**SHORT TASK:** Retype the items word for word, from the start of the items through the line with "damaged rear bumper [680, 266, 792, 350]", including that line. Leave the pictures out.
────
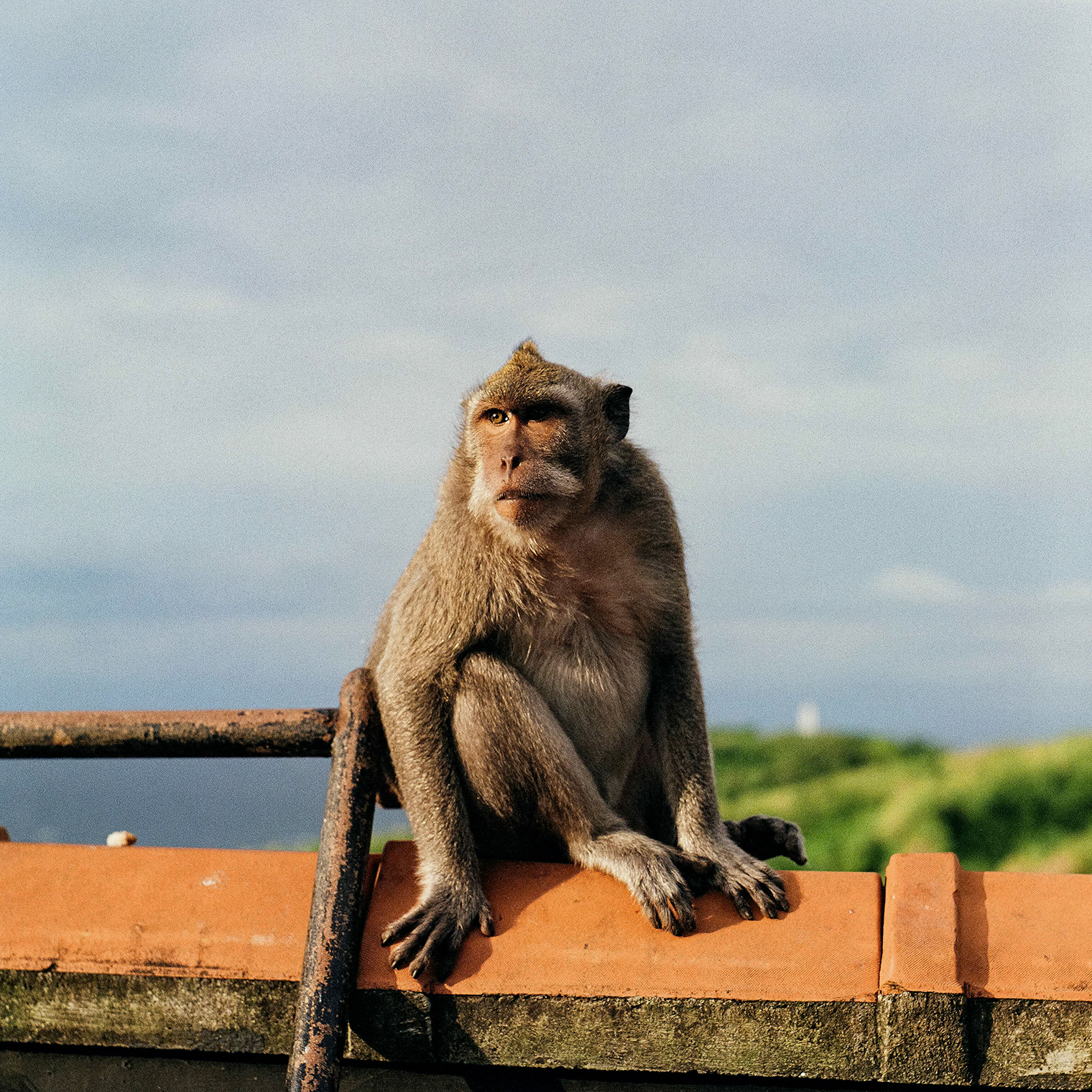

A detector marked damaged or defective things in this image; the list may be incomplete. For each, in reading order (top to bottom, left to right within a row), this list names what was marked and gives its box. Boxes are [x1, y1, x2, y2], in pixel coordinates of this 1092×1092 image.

rusty metal railing [1, 664, 379, 1092]
rusted metal bracket [286, 664, 375, 1092]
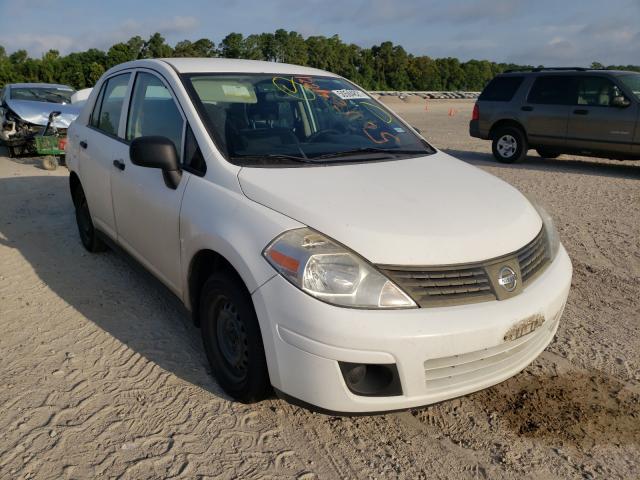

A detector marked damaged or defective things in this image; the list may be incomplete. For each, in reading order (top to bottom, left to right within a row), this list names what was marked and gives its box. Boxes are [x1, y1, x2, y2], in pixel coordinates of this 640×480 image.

wrecked vehicle [0, 82, 82, 158]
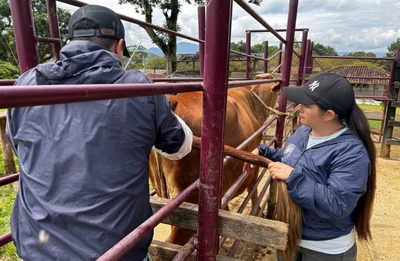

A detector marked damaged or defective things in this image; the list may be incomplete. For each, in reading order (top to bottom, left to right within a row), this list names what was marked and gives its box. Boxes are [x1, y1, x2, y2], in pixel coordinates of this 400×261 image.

rusty metal bar [9, 0, 39, 72]
rusty metal bar [46, 0, 62, 59]
rusty metal bar [56, 0, 203, 43]
rusty metal bar [233, 0, 286, 43]
rusty metal bar [0, 82, 202, 108]
rusty metal bar [196, 0, 231, 256]
rusty metal bar [274, 0, 298, 147]
rusty metal bar [96, 181, 198, 260]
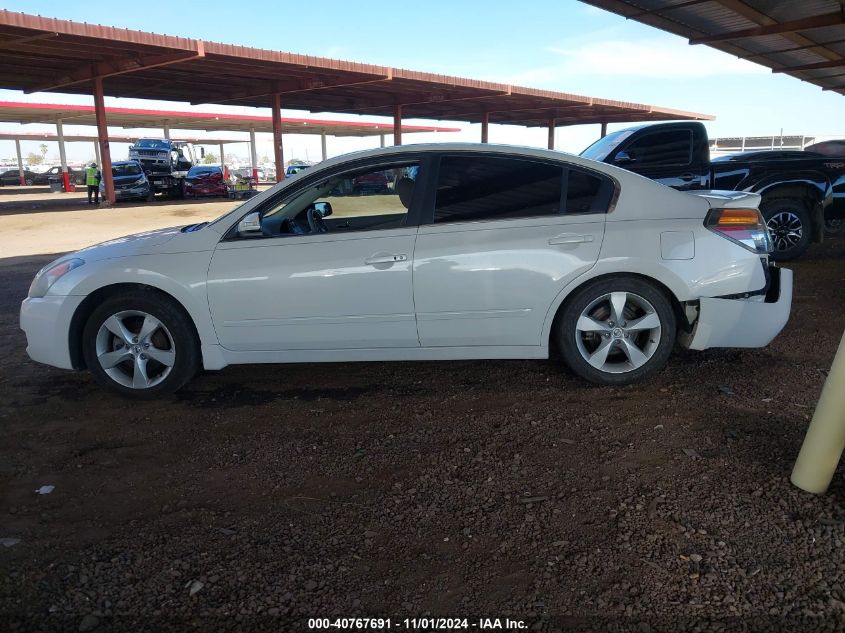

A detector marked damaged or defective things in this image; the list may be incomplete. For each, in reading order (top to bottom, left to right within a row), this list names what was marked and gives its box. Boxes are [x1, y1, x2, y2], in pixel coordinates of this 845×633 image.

red damaged car [185, 163, 231, 198]
damaged rear bumper [680, 266, 792, 350]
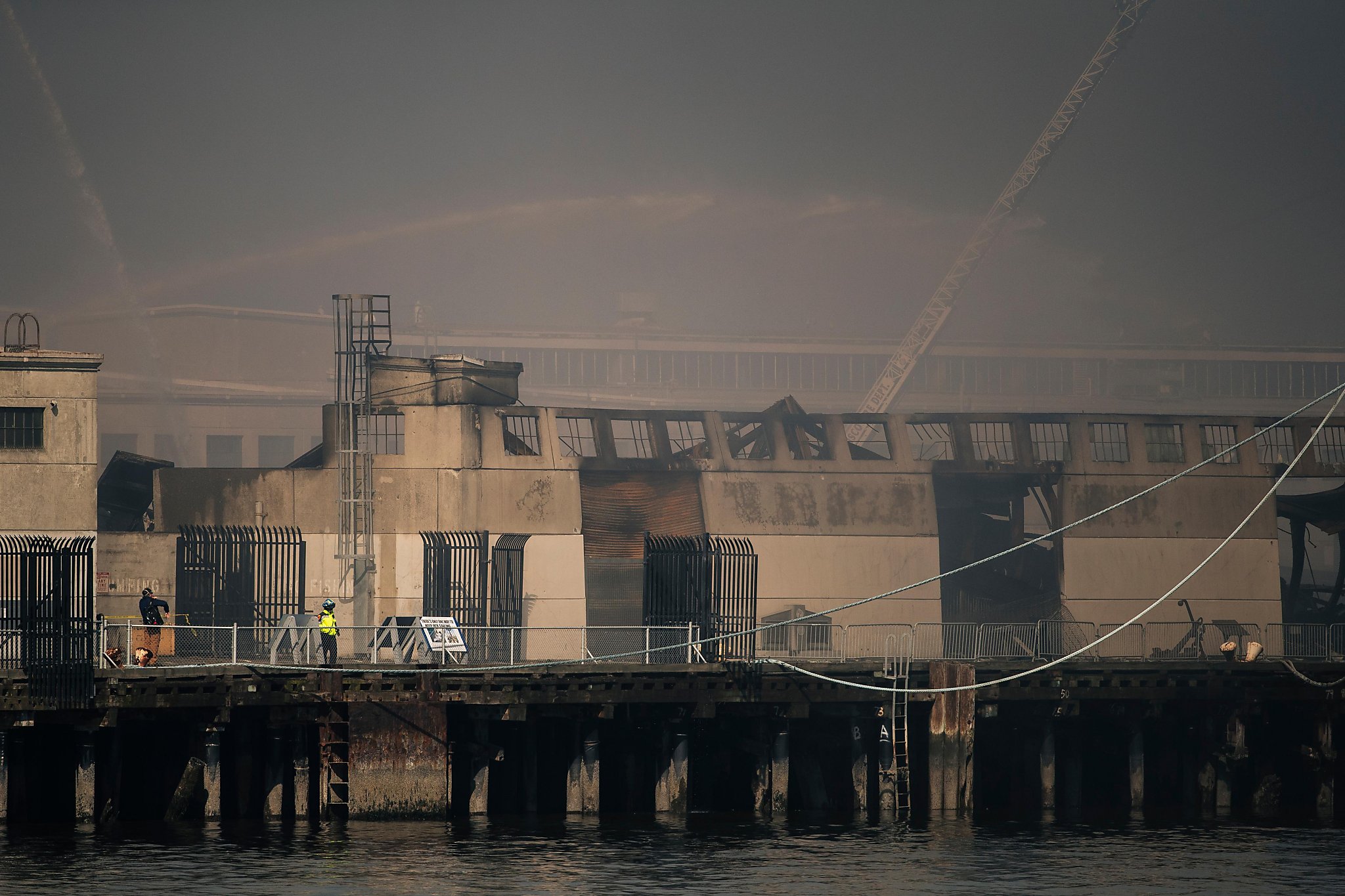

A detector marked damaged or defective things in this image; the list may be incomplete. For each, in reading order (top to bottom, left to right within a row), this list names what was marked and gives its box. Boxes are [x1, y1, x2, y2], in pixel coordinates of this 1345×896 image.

broken window [1, 406, 43, 448]
broken window [366, 411, 401, 456]
broken window [502, 414, 538, 456]
broken window [556, 416, 600, 459]
broken window [610, 421, 656, 459]
broken window [664, 419, 710, 459]
broken window [720, 421, 774, 461]
broken window [785, 416, 823, 461]
broken window [845, 421, 887, 461]
broken window [909, 421, 952, 459]
broken window [973, 421, 1011, 461]
broken window [1027, 421, 1070, 461]
broken window [1086, 421, 1130, 461]
broken window [1140, 424, 1183, 461]
broken window [1199, 427, 1237, 467]
broken window [1253, 427, 1296, 467]
broken window [1312, 429, 1345, 470]
rusty corrugated door [578, 473, 705, 628]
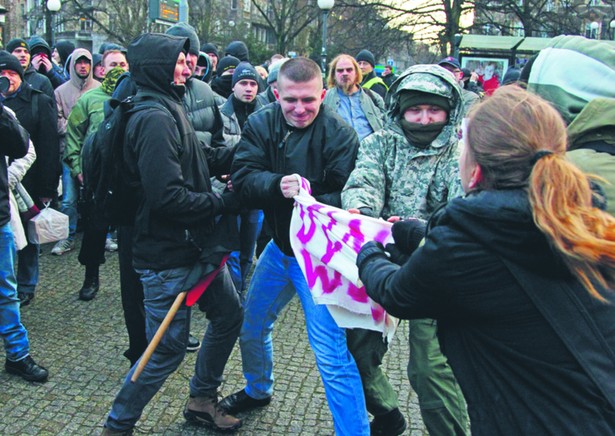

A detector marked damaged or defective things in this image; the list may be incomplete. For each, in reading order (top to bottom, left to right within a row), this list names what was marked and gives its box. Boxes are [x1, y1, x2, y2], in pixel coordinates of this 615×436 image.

torn banner [292, 175, 402, 342]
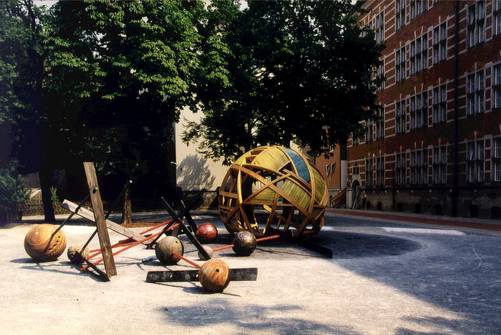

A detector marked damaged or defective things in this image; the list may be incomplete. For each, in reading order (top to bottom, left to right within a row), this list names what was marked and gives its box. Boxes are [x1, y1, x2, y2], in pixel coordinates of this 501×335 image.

rusty metal sphere [23, 224, 66, 264]
rusty metal sphere [66, 245, 89, 266]
rusty metal sphere [155, 236, 185, 266]
rusty metal sphere [197, 245, 213, 262]
rusty metal sphere [195, 223, 219, 244]
rusty metal sphere [230, 231, 254, 258]
rusty metal sphere [199, 258, 230, 292]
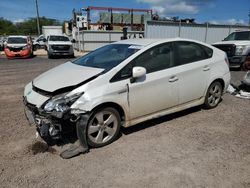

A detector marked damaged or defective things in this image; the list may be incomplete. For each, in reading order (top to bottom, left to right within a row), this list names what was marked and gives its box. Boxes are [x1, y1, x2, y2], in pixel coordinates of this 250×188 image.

damaged hood [33, 62, 103, 93]
broken headlight [44, 91, 84, 117]
damaged white car [23, 39, 230, 151]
────
**RESPONSE:**
A detector marked damaged or defective things in this image; the list may be incomplete. For each, in reading order (top to bottom, left to right within a row), this list names what was marked and gives its box. Boxes are [x1, y1, x2, y2], in pixel coordinates of this 1092×1092 image.

rusty metal railing [1, 664, 379, 1092]
rusted metal bracket [286, 664, 375, 1092]

A detector marked damaged or defective things in this image; the list may be incomplete. For each, in reading order (top to bottom, left to right within a row), this list names what was marked and gives its box. Boxes are [x1, y1, x2, y2], in pixel coordinates of this 640×480 image.

wrecked vehicle [0, 82, 82, 158]

A detector marked damaged or defective things in this image; the list may be incomplete. For each, in reading order (top to bottom, left to right within a row), this list names what was marked and gives its box. Boxes are [x1, y1, x2, y2], in pixel coordinates of this 400×261 image.

rusty metal bar [9, 0, 39, 72]
rusty metal bar [46, 0, 62, 59]
rusty metal bar [56, 0, 203, 43]
rusty metal bar [233, 0, 286, 43]
rusty metal bar [0, 82, 202, 108]
rusty metal bar [196, 0, 231, 256]
rusty metal bar [274, 0, 298, 147]
rusty metal bar [96, 181, 198, 260]

A detector marked damaged or defective things in this image; the list may be incomplete. For each, in reading order (top to bottom, left to right within a row), this list names what was marked and gives its box. Boxes are [x1, y1, x2, y2], in pixel coordinates of this 845×633 image.

red damaged car [185, 163, 231, 198]
damaged rear bumper [680, 266, 792, 350]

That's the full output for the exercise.